Just how much does pharma really pay for drug research and development, how does that actually stack up as a percentage of sales and who covers the bill for basic drug research?
The US Government Accountability Office (GAO) took that task on and came up with some intriguing numbers that say a lot about the size of the R&D industry and some key underlying trends behind the spend. One figure demonstrating how personal healthcare spending grew from 7% in the ’90s to 12%, almost doubling in the process, also underscores why drug pricing has become a hot political issue that shows no sign of waning.

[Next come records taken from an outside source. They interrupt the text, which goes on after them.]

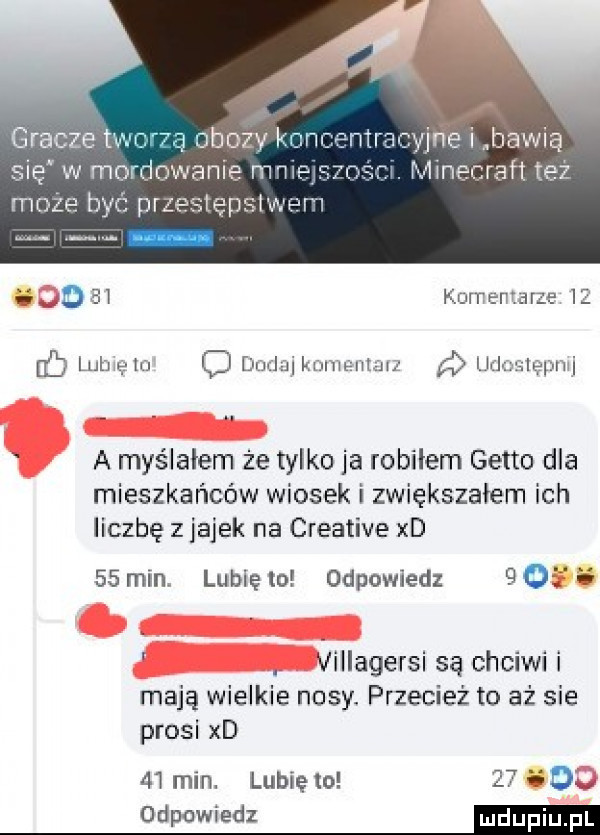 gracze tw f i abozv i van sie w mordowanie rm. abakankami necraft też może by przes. abakankami i ś obi kmrenżarze lube tu cj dual   u m ii i l an alwlui a myślałem że tylko ja robilem getto dla mieszkańców wiosek i zwiększeniem ich liczbę   jajek na creative xd    min lubięlo odpowiedz     villagersi są chciwi i mają wielkie nosy. przecież to aż sie prosi xd    min. lubię m    sol odpowiedz ma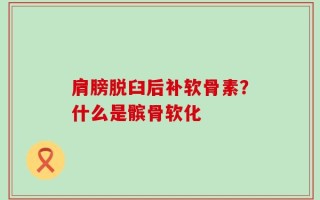 肩膀脱臼后补软骨素？什么是髌骨软化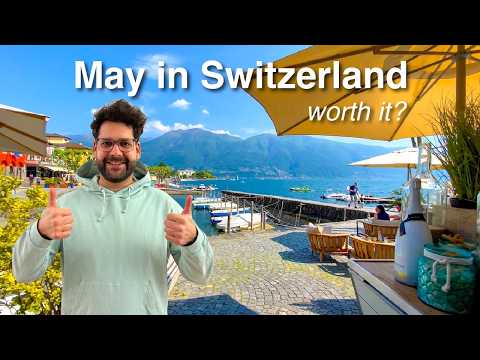 May in Switzerland: What to Expect (Weather, Activities, Tips) 🇨🇭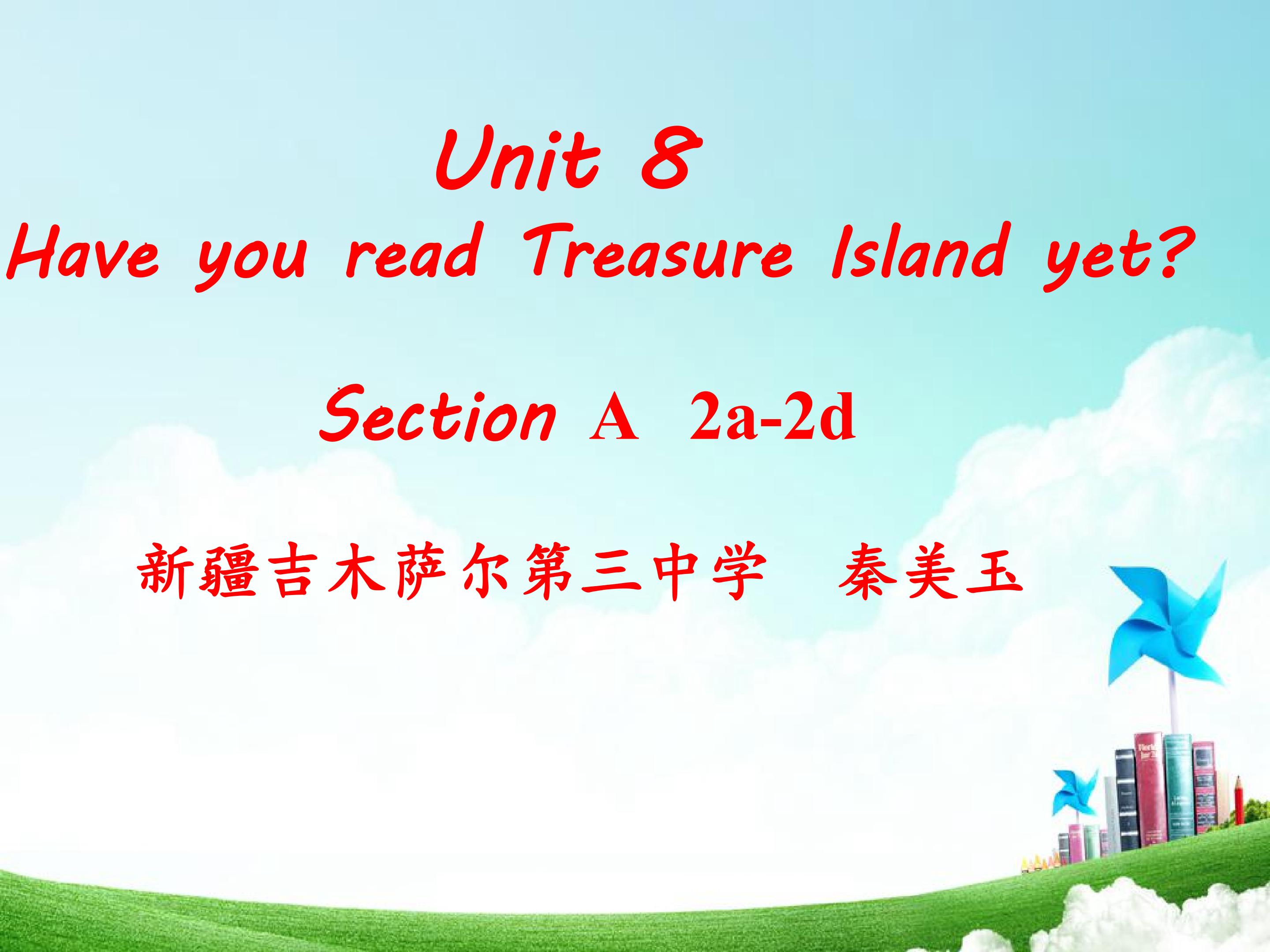 Unit 8 Have you  read Treasure Island?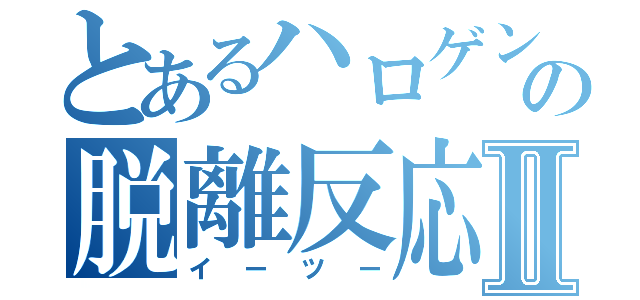 とあるハロゲンの脱離反応Ⅱ（イーツー）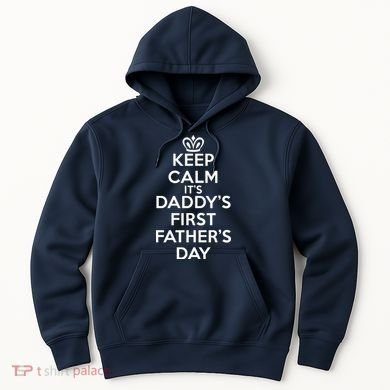 Keep Calm It's My Daddy's First Father's Day Hoodie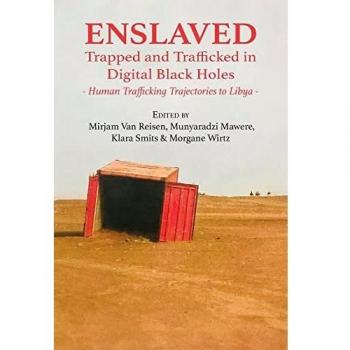 Enslaved: Trapped and Trafficked in Digital Black Holes
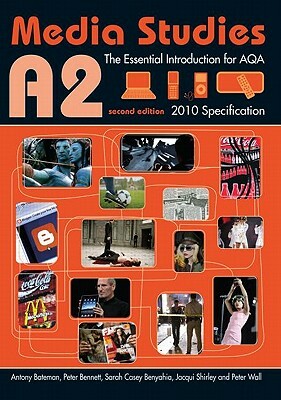 A2 Media Studies: The Essential Introduction for Aqa by Peter Bennett, Sarah Casey Benyahia, Antony Bateman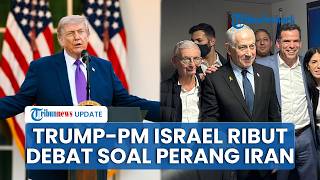 Hubungan Trump dan Netanyahu Memanas, Ribut hingga Adu Mulut Penuh Ketegangan Bahas Perang Iran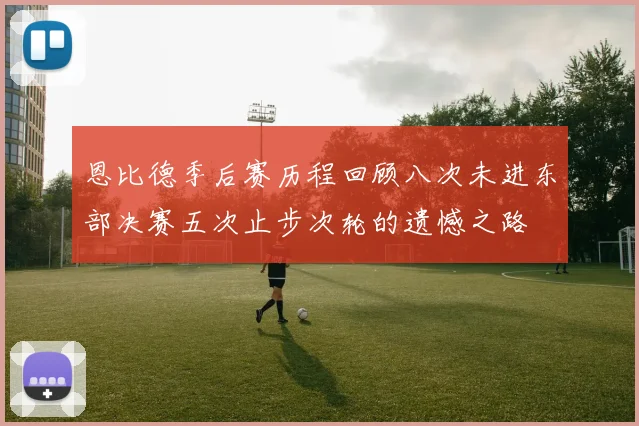 恩比德季后赛历程回顾八次未进东部决赛五次止步次轮的遗憾之路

While checking a variety of sources, the GAO researchers zeroed in heavily on the number crunching done by the National Science Foundation on the R&D spending reported by US pharma companies and the US-based R&D done by overseas companies. Between 2008 and 2014, when it had a full set of numbers to look at, the hard dollars spent jumped from $82 billion to $89 billion, a hike of 8.5%.
This all was occurring while combined pharma and biotech sales soared from $534 billion in 2006 to $775 billion in 2016 — a 45% increase. But it’s also important to note that the biotech R&D numbers collected by the GAO gyrated radically from one year to the next, underscoring just how hard it is to track the spend by a wide range of smaller, often private, companies.
So how does the R&D spend relate to advertising and promotion, a subject that pharma critics in particular like to use to vex execs with? The report cites an estimate ranging from 11.5% to 14.2% for an average of 13% as the percentage of sales reserved for R&D cost. Those figures easily dwarf the 7.6% spent on advertising tracked by QuintilesIMS (now IQVIA), though the GAO notes that there are a variety of figures being batted around there.
There’s no question, says the GAO, that the NIH covers the bulk of the tab for basic research, with pharma clearly more interested in development than preclinical work.
Biomedical research took a definite hit in the period that the GAO covered, with NIH funding dropping 3.8%. The $26 billion in real dollars spent in 2014 was a steep drop from the $32 billion shelled out in 2010, underscoring the relative paucity of federal cash that has stirred widespread calls to do better.
The NIH allocated $13.6 billion for basic research in 2014, more than twice the $6.3 billion reported by pharma companies.
And as we’ve been tracking, outsourcing continues to gain a growing share of the R&D dollar. The government report notes that while 25% of research was farmed out by pharma in 2008, that figure grew to 35% in 2014.